Am Einsatzort besser helfen als Gaffen

Von Wilfried Roggendorf


Bei diesem Großbrand eines Pferdehofes Ende Juli 2018 in Wettrup versperrten die Fahrzeuge von Gaffern die Zufahrtswege für den dringend benötigten Nachschub von Löschwasser. Foto: Hermann BojerBei diesem Großbrand eines Pferdehofes Ende Juli 2018 in Wettrup versperrten die Fahrzeuge von Gaffern die Zufahrtswege für den dringend benötigten Nachschub von Löschwasser. Foto: Hermann Bojer

Lingen. Statt zu gaffen, sollten diejenigen, die unbedingt wissen wollen, wie es an Brandherden und Unfallstellen wirklich aussieht, sich lieber selbst bei Feuerwehr oder Rettungsdiensten ehrenamtlich engagieren, meint unser Kommentator.

Der Mensch ist von Natur aus neugierig – und dies ist grundsätzlich auch gut so. Doch dann, wenn die Neugier sich paart mit Rücksichtslosigkeit und mangelndem Respekt, wird sie gefährlich.

Genau dies ist bei Gaffern der Fall. Wer Einsatzkräfte von Feuerwehren, Rettungsdiensten und Polizei zur Befriedigung seiner niederen Instinkte bei ihrer Arbeit behindert, gefährdet oftmals Leib und Leben, Hab und Gut seiner Mitmenschen. Ein solches Verhalten darf nicht toleriert werden und gehört bestraft.
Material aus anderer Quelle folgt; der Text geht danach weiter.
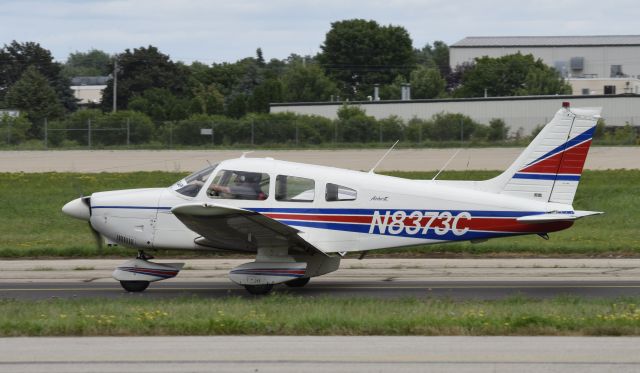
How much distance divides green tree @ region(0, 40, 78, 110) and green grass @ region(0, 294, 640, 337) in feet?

Und auch, wer glaubt, die Menschheit exklusiv vom Einsatzort per sozialen Netzwerken mit aktuellen Infos beglücken zu müssen – oft, ohne beispielsweise die Persönlichkeitsrechte von Opfern zu beachten –, liegt daneben. Dafür gibt es Medien, die nach journalistischen Grundsätzen und unter Beachtung des Pressekodex berichten und Hintergrundinfos liefern.

Wer unbedingt wissen möchte, wie es an einem Brandherd oder einer Unfallstelle aussieht, hat dazu eine bessere Möglichkeit, als zu gaffen: freiwilliges Mitglied der Feuerwehr oder des Rettungsdienstes werden und selbst helfen.